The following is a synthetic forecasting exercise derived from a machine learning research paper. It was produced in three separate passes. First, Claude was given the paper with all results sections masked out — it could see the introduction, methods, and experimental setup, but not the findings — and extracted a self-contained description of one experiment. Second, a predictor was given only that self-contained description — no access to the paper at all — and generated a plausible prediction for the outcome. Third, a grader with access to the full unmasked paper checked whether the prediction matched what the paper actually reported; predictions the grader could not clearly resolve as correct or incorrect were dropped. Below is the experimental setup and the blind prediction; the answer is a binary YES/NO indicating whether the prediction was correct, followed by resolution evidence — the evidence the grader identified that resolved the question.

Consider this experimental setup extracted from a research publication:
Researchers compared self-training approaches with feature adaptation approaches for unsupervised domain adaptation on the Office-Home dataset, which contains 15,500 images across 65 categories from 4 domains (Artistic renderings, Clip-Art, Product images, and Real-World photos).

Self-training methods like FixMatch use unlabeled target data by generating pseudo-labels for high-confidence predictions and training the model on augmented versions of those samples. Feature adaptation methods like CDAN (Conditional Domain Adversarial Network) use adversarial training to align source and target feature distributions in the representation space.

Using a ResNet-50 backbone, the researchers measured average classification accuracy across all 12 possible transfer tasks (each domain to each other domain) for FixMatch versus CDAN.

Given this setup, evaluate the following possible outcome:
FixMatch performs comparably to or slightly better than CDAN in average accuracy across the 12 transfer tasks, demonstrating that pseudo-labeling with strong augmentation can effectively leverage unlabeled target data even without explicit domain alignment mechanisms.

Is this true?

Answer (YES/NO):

──────────────────────────────

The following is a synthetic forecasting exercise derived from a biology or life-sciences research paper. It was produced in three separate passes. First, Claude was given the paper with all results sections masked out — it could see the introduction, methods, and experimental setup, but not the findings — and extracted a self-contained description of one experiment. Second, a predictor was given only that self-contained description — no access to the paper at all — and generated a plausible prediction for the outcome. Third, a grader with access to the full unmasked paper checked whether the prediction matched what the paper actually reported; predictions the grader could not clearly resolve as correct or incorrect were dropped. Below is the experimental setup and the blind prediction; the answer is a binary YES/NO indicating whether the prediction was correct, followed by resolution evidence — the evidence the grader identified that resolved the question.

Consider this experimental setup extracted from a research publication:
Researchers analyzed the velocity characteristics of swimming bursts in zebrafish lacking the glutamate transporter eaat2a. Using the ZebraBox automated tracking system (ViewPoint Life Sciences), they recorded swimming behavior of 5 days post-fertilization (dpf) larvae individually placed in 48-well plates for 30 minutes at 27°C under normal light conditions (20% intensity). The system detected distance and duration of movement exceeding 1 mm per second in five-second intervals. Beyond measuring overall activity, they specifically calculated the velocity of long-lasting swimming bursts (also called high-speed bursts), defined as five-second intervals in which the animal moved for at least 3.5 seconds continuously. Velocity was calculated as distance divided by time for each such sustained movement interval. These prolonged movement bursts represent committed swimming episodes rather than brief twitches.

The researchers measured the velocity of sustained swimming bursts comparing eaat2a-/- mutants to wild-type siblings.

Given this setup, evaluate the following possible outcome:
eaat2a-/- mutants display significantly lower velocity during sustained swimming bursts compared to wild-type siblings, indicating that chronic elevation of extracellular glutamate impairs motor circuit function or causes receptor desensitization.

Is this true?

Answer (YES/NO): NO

──────────────────────────────

▶ [Your assignment]: Write the number of lines in the data above that contain "tasks", adding no other words.

▶ [Written response]: 2